Recommended citation
'Rubus idaeus' from the website Trees and Shrubs Online ( Accessed 2024-07-17.

A deciduous shrub, with erect biennial stems, 3 to 6 ft high, more or less downy; sometimes without prickles, but usually armed with weak ones. Leaves pinnate and composed of five leaflets on the lower part of the sterile (first year) stems, mostly of three leaflets at the upper part of the same, and on the flowering branches. Leaflets ovate, 112 to 4 in. long, coarsely toothed, green and soon quite glabrous above, covered with a white felt beneath; the terminal one is the largest and broadest, and sometimes heart-shaped at the base. Flowers produced in a panicle at the end of short twigs springing from the year-old stems, small, pinkish. Fruits red and juicy.

This shrub, the source of the common raspberry of the fruit garden (where varieties with yellow and whitish fruits are grown), is found wild in British woods, and all through Europe and N. Asia to Japan. It is only of interest on this account, being of little value as an ornament.

From the Supplement (Vol. V)

The Tayberry is of similar parentage to the loganberry, being the result of a cross between ‘Aurora’, a western North American blackberry cultivar, and a selected tetraploid raspberry. Its fruits are bright purple, more aromatic than loganberries, ripening in late July or early August, the plant pricklier and more spreading. It was raised by Dr Derek Jennings at the Scottish Horticultural Research Institute, Invergowrie, near Dundee. Tested virus-free stock was released in 1981/2 as ‘Medana Tayberry’ (‘Medana’ is a prefix indicating a virus-free clone of any new hybrid soft fruit).

R loganobaccus Bailey

Common Names

R. ursinus var. loganobaccus (Bailey) Bailey

A hexaploid ‘hybrid species’ of which one parent was an octoploid form of the W. American species R. ursinus (vitifolius) and the other the raspberry variety ‘Red Antwerp’. See further in Crane and Lawrence, Genetics of Garden Plants (1952), pp. 239–41. It was raised in California in 1881.Another blackberry-raspberry cross is the so called Veitchberry, raised for Messrs Veitch by their well known hybridiser John Seden and originally called ‘The Mahdi’. Like the loganberry, this too behaves as a species, coming more or less true from seed when selfed. The blackberry parent was R. ulmifolius (op. cit., p. 241). ‘Bedford Giant’ is a seedling of the Veitchberry.

var. anomalus Arrhenius

R. leesii (Bab). Bab.
R. idaeus var. leesii Bab.
R. idaeus f. obtusifolius (Willd.) Focke
R. obtusifolius Willd

This differs in having much more rounded leaflets than common R. idaeus, the central one being rarely stalked. It is found wild in Devon and Somerset and elsewhere in England and Scotland, as well as on the continent. It rarely sets good seeds because of a defect in the ovary, but it has been raised from them and found to breed true. It is said to have been raised in cultivation by crossing a raspberry with pollen of a strawberry (see Gard. Chron., Vol. 20 (1883), p. 12, fig. 3, and pp. 150, 214, 276, 342).

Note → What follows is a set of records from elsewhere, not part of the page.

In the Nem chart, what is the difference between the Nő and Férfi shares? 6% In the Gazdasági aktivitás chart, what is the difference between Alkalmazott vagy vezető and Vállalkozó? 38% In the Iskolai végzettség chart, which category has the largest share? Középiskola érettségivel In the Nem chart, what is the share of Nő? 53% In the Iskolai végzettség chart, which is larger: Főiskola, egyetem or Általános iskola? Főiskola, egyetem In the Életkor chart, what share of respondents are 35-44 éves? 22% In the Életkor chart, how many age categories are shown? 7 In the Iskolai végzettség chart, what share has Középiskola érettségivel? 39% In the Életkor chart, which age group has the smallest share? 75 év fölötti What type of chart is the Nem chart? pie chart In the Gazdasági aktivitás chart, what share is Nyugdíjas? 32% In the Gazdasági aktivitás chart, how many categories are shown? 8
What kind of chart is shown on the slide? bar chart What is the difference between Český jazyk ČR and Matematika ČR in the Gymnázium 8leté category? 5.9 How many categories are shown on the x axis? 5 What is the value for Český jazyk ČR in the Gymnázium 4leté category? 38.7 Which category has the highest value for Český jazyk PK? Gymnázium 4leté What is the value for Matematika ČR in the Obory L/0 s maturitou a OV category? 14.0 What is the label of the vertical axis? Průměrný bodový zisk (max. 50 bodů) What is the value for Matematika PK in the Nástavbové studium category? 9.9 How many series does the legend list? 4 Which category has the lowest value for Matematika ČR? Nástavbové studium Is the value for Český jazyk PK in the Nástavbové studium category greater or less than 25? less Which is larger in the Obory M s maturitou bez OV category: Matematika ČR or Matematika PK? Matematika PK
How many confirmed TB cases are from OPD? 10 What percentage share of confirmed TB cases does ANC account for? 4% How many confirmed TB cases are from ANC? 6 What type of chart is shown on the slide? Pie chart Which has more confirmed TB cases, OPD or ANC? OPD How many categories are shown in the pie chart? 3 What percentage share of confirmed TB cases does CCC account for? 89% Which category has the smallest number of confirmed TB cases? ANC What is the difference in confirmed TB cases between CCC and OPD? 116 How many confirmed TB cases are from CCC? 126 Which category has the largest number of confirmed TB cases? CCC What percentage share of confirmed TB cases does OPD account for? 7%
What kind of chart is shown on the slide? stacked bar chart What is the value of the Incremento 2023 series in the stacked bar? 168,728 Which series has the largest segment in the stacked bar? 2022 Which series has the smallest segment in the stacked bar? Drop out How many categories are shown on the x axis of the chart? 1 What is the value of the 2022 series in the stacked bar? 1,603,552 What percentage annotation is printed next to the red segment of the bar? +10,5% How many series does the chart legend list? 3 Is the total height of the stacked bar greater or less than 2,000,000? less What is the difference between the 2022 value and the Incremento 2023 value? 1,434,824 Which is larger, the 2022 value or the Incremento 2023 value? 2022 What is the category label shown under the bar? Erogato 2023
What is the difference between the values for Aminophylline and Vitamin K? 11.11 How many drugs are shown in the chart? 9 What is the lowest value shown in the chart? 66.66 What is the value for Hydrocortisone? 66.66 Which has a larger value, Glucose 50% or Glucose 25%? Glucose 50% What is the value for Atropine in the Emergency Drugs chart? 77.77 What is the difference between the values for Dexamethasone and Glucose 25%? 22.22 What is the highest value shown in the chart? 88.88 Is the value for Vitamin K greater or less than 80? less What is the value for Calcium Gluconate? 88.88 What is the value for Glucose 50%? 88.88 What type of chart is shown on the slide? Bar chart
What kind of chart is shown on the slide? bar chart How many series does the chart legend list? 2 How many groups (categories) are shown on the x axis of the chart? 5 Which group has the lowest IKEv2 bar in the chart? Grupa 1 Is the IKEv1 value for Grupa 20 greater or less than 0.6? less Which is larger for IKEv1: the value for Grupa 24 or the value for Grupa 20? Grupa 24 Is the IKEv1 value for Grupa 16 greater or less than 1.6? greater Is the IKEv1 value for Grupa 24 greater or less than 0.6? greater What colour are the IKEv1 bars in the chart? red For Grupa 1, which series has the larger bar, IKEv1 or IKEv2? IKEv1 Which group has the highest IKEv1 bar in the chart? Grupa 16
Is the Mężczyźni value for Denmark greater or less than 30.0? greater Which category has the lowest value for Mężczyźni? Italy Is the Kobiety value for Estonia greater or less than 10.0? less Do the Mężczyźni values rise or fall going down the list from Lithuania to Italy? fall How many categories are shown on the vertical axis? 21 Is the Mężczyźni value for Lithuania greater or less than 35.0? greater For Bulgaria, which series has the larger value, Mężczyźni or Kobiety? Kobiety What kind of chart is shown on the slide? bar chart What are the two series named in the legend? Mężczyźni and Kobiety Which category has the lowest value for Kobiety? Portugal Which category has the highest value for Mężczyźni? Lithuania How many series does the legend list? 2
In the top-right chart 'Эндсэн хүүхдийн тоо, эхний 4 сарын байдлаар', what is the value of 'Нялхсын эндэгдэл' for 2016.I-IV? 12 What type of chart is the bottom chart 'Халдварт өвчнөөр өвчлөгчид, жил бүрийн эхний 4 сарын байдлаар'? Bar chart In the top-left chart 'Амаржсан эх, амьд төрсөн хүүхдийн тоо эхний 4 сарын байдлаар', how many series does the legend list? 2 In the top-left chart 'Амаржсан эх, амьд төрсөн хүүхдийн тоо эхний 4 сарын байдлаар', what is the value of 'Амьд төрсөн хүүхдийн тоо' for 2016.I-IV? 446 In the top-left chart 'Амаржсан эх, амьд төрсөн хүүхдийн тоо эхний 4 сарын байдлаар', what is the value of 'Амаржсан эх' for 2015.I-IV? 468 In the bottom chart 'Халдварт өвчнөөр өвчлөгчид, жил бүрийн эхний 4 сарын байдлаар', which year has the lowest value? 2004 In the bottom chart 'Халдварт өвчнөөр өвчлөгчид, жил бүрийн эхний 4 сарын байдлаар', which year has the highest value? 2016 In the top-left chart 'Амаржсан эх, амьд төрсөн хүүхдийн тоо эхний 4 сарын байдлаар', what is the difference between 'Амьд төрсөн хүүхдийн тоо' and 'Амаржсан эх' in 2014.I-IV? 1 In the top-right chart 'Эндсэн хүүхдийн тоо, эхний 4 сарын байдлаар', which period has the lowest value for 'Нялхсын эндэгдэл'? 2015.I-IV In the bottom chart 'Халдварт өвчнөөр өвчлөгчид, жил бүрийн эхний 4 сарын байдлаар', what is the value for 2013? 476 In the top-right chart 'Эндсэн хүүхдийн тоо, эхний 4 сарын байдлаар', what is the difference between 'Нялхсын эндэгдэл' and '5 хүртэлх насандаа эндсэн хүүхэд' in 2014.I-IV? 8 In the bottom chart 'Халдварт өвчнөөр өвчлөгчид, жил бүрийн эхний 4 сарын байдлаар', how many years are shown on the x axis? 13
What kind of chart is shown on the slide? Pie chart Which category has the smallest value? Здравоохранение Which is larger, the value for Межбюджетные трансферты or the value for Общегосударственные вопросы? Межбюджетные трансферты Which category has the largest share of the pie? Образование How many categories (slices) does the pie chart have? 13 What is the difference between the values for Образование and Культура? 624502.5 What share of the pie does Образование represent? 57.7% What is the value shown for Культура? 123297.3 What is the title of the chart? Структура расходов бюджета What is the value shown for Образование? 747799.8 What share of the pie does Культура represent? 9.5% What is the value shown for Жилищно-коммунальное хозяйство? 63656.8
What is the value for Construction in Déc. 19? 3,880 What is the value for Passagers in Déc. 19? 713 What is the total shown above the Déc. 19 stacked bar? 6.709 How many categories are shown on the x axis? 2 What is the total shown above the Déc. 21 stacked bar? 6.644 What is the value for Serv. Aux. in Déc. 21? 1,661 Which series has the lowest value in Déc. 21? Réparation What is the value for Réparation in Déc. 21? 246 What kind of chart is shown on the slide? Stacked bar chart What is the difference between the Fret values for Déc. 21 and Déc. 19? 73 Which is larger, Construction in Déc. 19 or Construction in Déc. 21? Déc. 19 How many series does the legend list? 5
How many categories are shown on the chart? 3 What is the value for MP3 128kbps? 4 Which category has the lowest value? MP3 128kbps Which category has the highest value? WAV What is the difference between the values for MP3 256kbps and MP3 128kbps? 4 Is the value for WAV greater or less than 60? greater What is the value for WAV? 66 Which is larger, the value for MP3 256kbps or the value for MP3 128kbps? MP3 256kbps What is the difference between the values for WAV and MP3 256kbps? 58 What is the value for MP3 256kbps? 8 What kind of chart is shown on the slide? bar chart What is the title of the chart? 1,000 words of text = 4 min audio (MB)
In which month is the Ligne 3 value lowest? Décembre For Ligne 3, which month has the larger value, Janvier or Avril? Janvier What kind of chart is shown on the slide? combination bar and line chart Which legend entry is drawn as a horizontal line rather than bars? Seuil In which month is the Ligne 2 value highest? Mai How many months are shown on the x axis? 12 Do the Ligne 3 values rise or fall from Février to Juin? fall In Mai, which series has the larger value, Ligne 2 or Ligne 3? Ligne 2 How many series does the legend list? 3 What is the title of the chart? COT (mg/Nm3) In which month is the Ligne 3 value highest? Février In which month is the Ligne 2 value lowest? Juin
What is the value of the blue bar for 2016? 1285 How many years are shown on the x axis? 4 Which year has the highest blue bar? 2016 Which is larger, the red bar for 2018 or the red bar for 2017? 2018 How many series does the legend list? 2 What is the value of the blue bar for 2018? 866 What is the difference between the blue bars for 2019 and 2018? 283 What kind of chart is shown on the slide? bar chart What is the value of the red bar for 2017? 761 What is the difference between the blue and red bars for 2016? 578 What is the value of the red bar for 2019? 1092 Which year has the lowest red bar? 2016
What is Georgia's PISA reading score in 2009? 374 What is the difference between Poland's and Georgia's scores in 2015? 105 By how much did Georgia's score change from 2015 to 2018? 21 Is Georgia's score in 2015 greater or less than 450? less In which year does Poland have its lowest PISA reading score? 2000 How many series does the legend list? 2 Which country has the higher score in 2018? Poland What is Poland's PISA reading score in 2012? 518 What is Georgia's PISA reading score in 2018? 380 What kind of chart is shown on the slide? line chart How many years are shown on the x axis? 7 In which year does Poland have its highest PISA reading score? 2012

var. strigosus (Michx.) Maxim.

Common Names
American Raspberry

R. strigosus Michx.

Stems densely clad with bristles which are frequently gland-tipped. Inflorescence-axes also bristly and glandular. Native of N. America, where it ranges across the continent from Newfoundland to British Columbia, and south to Virginia. It is the source of several American varieties of raspberry, the European sorts being mostly unsuitable for the American climate except in the Pacific West. Other American varieties derive from R. occidentalis (q.v.) or from hybrids between it and R. idaeus var. strigosus.